Objective A: Pick out each line in the rows below that contains the string "Task". Case counts.

## START Passage provided

On the flip side, cultivation of coffee beans contributes to climate change. Emissions are caused by forest being cleared to make way for coffee plantations, use of fertiliser to grow the crops, the energy used in processing and distribution, and methane emissions from waste pulp.
There are various regulatory drivers behind the commodity push to reduce greenhouse gas emissions. Along with cattle, soya, palm oil, rubber, cocoa and timber, coffee is covered by the EU Deforestation Regulation (EUDR), which means it will not be allowed into the EU market unless it can be proved that production has not been linked to deforestation since 2020, and that all deforestation risks have been assessed and mitigated.
Ingredients supplier Olam Food Ingredients (ofi) has set a target to halve its emissions under scope 1 and 2 from its processing plants, compared with 2020. The company also plans to reduce the carbon emissions of its coffee supply chain by 30% by 2030, using the same baseline year. On-farm emissions are the biggest component of its carbon footprint.
To monitor exactly how much carbon is being produced by coffee farms in its supply chain, ofi is using a carbon sequestration monitoring tool developed specially for the task in collaboration with Google geospatial partner NGIS. This measures and accounts for gains and losses in carbon stocks on farms.
But with growers spanning 18 countries, and different coffee growing and processing techniques, there is no one-size-fits-all method of reducing the carbon footprint of its coffee, says Piet van Asten, head of sustainable production systems at ofi.

## END Passage provided
## START Dataset excerpts

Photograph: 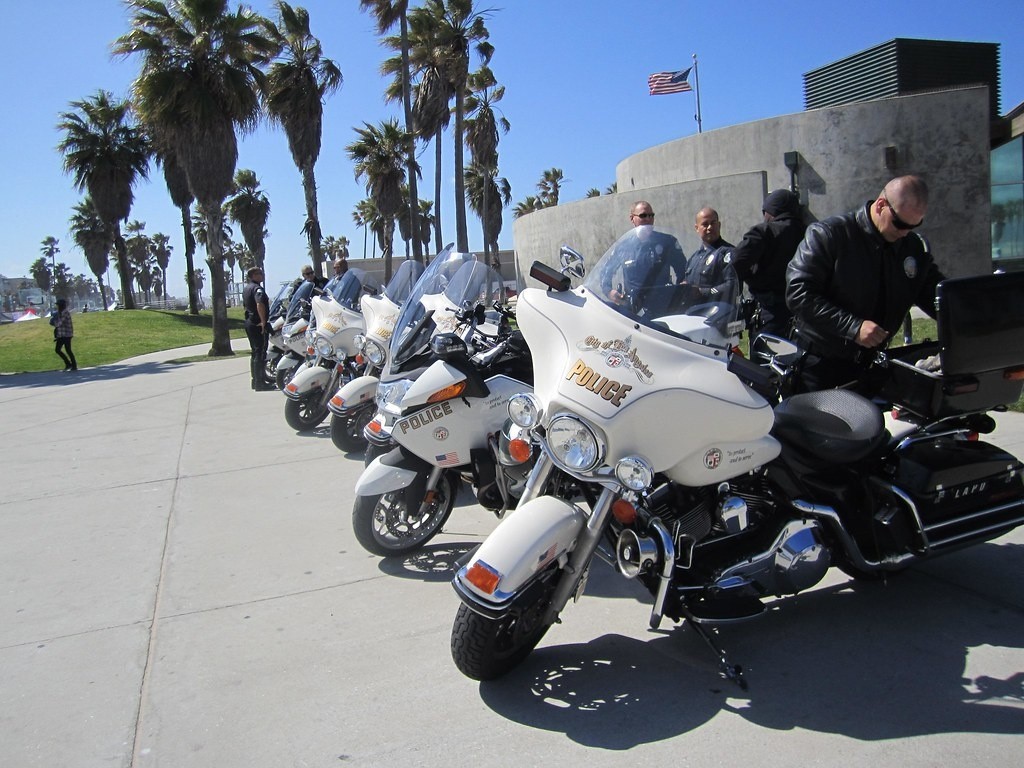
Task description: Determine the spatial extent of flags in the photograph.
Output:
[647,65,694,96]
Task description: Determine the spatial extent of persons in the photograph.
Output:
[678,207,738,303]
[290,266,329,301]
[50,299,78,371]
[600,200,687,308]
[730,189,815,360]
[327,260,360,306]
[242,267,276,392]
[784,175,947,400]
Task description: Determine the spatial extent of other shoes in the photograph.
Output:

## END Dataset excerpts

Objective B: Repeat the passage on coffee and carbon emissions between "Ingredients supplier Olam" and "stocks on farms.", inclusive, swapping "supply chain" for "supply network".

Output A:
Task description: Determine the spatial extent of flags in the photograph.
Task description: Determine the spatial extent of persons in the photograph.
Task description: Determine the spatial extent of other shoes in the photograph.

Output B:
Ingredients supplier Olam Food Ingredients (ofi) has set a target to halve its emissions under scope 1 and 2 from its processing plants, compared with 2020. The company also plans to reduce the carbon emissions of its coffee supply network by 30% by 2030, using the same baseline year. On-farm emissions are the biggest component of its carbon footprint.
To monitor exactly how much carbon is being produced by coffee farms in its supply network, ofi is using a carbon sequestration monitoring tool developed specially for the task in collaboration with Google geospatial partner NGIS. This measures and accounts for gains and losses in carbon stocks on farms.